## About this task
Each entry is to be repeated word for word, and the images are to be dropped.

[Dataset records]
▬▬▬
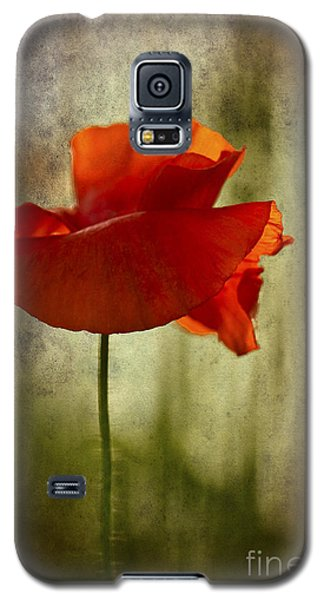 Galaxy S5 Case featuring the photograph Moody Poppy. by Clare Bambers - Bambers Images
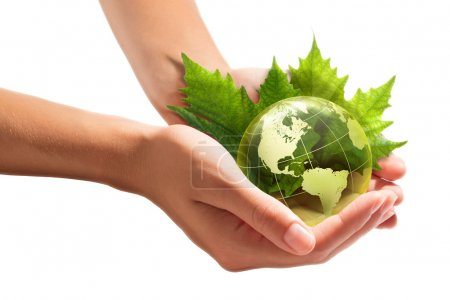 Environmental concept with glass globe and leaves on white background - America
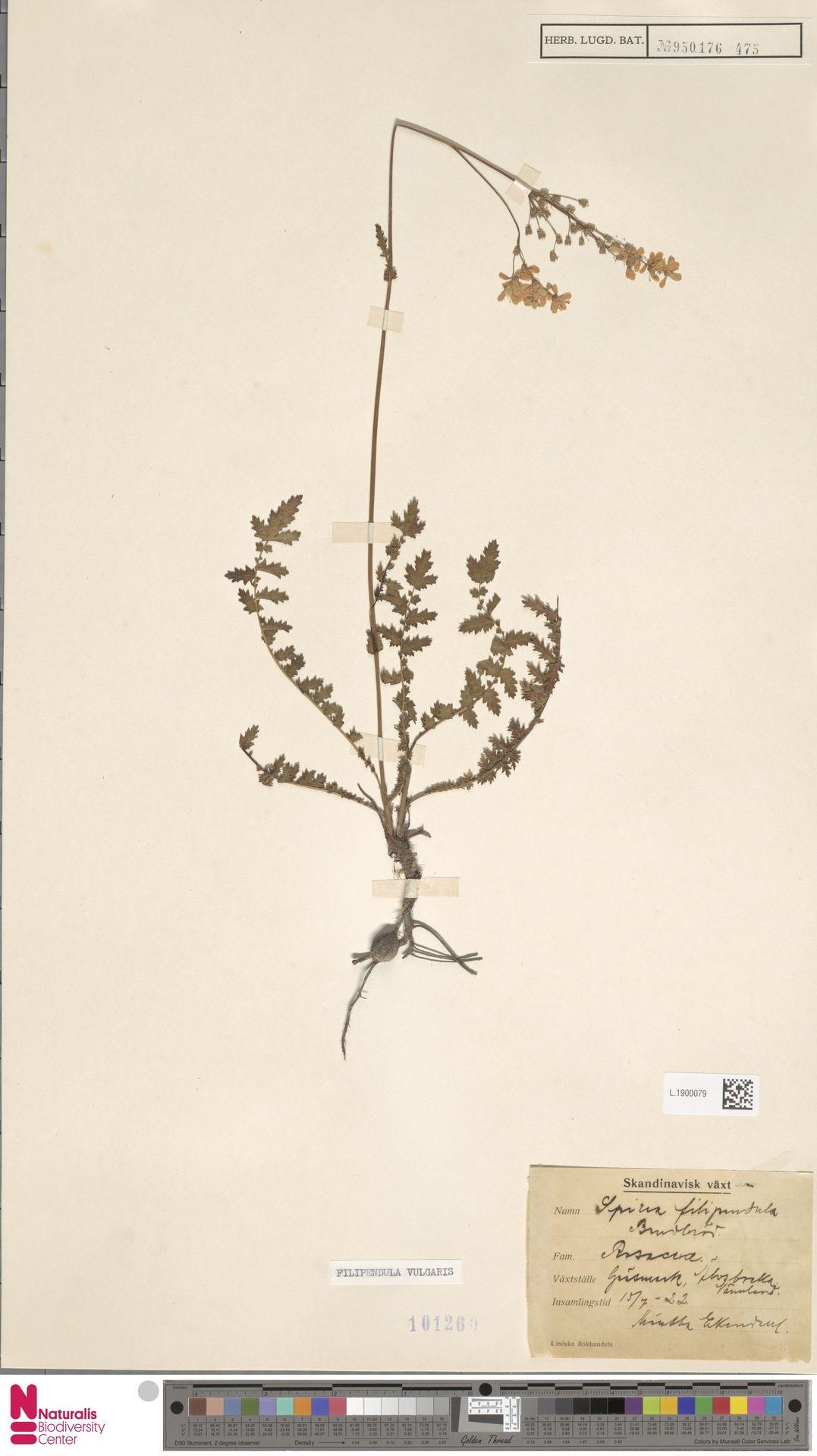 L.1900079   Filipendula vulgaris Moench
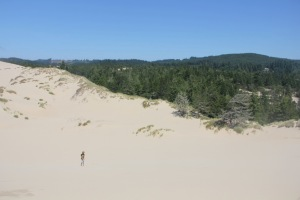 Sand dunes abutting conifer forests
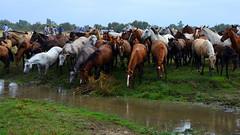 Espíritu libre. Free spirit. (.Guillermo.) Tags: caballos caballo horses horse animal nature naturaleza paisaje paisajes landscape landscapes nikon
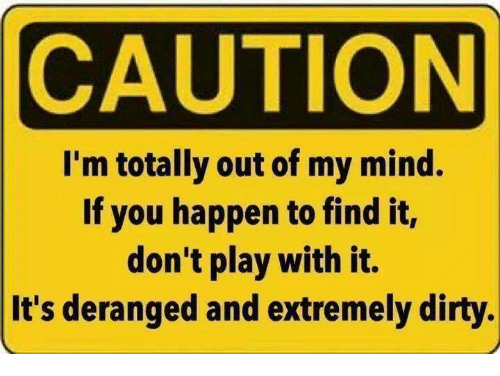 Memes, Dirty, and Mind: CAUTION  I'm totally out of my mind.  If you happen to find it,  don't play with it.  It's deranged and extremely dirty.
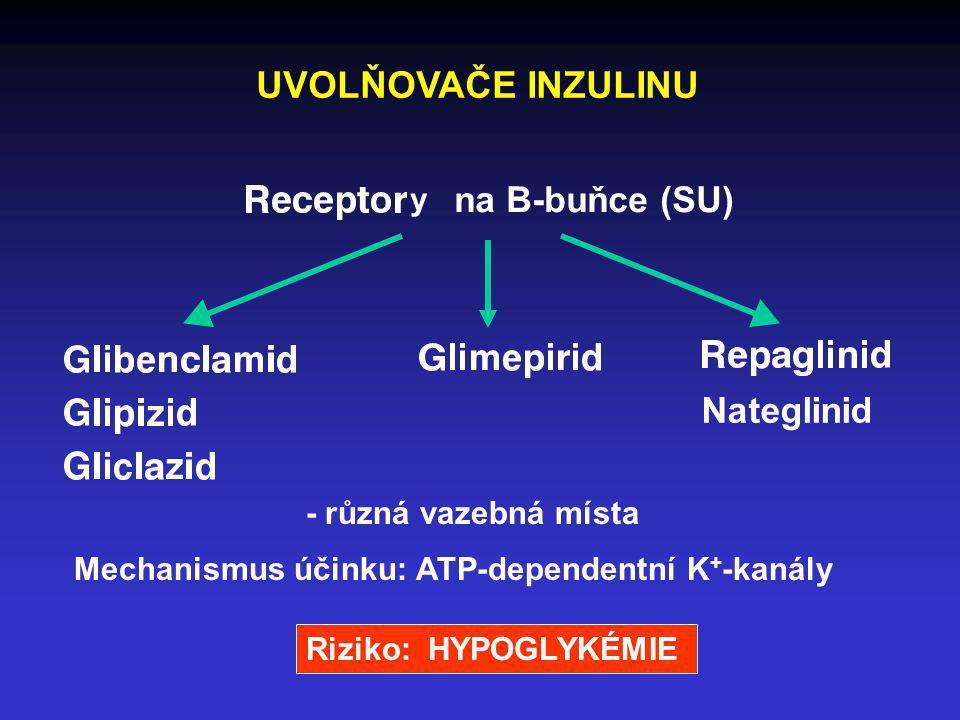 UVOLŇOVAČE INZULINU y na B-buňce (SU) - různá vazebná místa Mechanismus účinku: ATP-dependentní K + -kanály Nateglinid Riziko: HYPOGLYKÉMIE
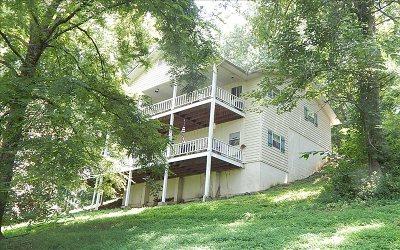 Hayesville Single Family Home For Sale: 203 Primrose Ln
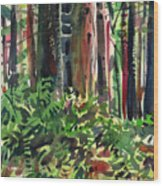Ferns And Redwoods Wood Print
▬▬▬
## Result of this task
 Galaxy S5 Case featuring the photograph Moody Poppy. by Clare Bambers - Bambers Images
 Environmental concept with glass globe and leaves on white background - America
 L.1900079   Filipendula vulgaris Moench
 Sand dunes abutting conifer forests
 Espíritu libre. Free spirit. (.Guillermo.) Tags: caballos caballo horses horse animal nature naturaleza paisaje paisajes landscape landscapes nikon
 Memes, Dirty, and Mind: CAUTION  I'm totally out of my mind.  If you happen to find it,  don't play with it.  It's deranged and extremely dirty.
 UVOLŇOVAČE INZULINU y na B-buňce (SU) - různá vazebná místa Mechanismus účinku: ATP-dependentní K + -kanály Nateglinid Riziko: HYPOGLYKÉMIE
 Hayesville Single Family Home For Sale: 203 Primrose Ln
Ferns And Redwoods Wood Print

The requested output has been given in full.